During the COVID pandemic, our team was working overtime to launch a product that would help physicians and nurses remotely check in on isolated patients.

Development was running smoothly, but we couldn't get our pricing model past the Finance Committee.

We had done our homework. We knew there was demand. We had demo'd the product concept to customers. We knew the features to build. We understood our customers' budgets and what they'd be willing to pay.

We just couldn't get the pricing to work.

According to our model, if we offered it at customers' preferred price, our product margins would get crushed. The product would be unprofitable.

But to get to the margins the Finance Committee wanted, we'd have to offer the product at a price we knew customers would never go for.

We were at serious risk of having to press the STOP button on our development work.

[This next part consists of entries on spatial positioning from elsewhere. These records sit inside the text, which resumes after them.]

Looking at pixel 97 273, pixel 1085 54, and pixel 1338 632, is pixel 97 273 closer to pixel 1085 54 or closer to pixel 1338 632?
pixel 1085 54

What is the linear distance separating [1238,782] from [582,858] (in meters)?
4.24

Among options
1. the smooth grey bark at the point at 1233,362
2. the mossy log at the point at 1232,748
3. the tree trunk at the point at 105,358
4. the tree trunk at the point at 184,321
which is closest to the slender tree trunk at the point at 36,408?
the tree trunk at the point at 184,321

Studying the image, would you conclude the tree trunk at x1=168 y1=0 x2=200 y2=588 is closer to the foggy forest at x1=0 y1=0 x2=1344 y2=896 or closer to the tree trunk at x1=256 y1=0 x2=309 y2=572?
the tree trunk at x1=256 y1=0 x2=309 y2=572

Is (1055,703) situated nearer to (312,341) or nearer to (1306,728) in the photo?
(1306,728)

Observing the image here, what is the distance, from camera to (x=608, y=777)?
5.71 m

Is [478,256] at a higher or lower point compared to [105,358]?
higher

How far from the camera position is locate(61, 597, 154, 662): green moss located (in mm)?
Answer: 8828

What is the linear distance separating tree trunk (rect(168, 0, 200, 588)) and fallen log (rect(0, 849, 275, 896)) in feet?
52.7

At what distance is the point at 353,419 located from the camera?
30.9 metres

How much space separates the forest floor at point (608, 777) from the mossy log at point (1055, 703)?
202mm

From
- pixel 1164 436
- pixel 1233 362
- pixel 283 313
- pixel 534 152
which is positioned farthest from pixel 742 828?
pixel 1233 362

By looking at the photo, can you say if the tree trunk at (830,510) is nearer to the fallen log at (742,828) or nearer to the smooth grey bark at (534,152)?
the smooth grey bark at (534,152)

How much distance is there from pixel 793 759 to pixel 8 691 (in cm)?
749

We'd lose out to some serious competition. And, most critically, tens of thousands of patients would not get the care they desperately needed.

Lives were at stake.

Working closely with our CTO and pricing analyst, we re-visited our analysis. We looked deep, and questioned every single one of our assumptions.

Finally, we found the problem.

We had accidentally baked too much of our platform costs into our model - AWS, video tech, security, performance monitoring, tools - all of it.

Some of it was just normal human error. (The pandemic was stressful.) Some of that was due to faulty assumptions on my part on the number of units I anticipated in the field in year 1.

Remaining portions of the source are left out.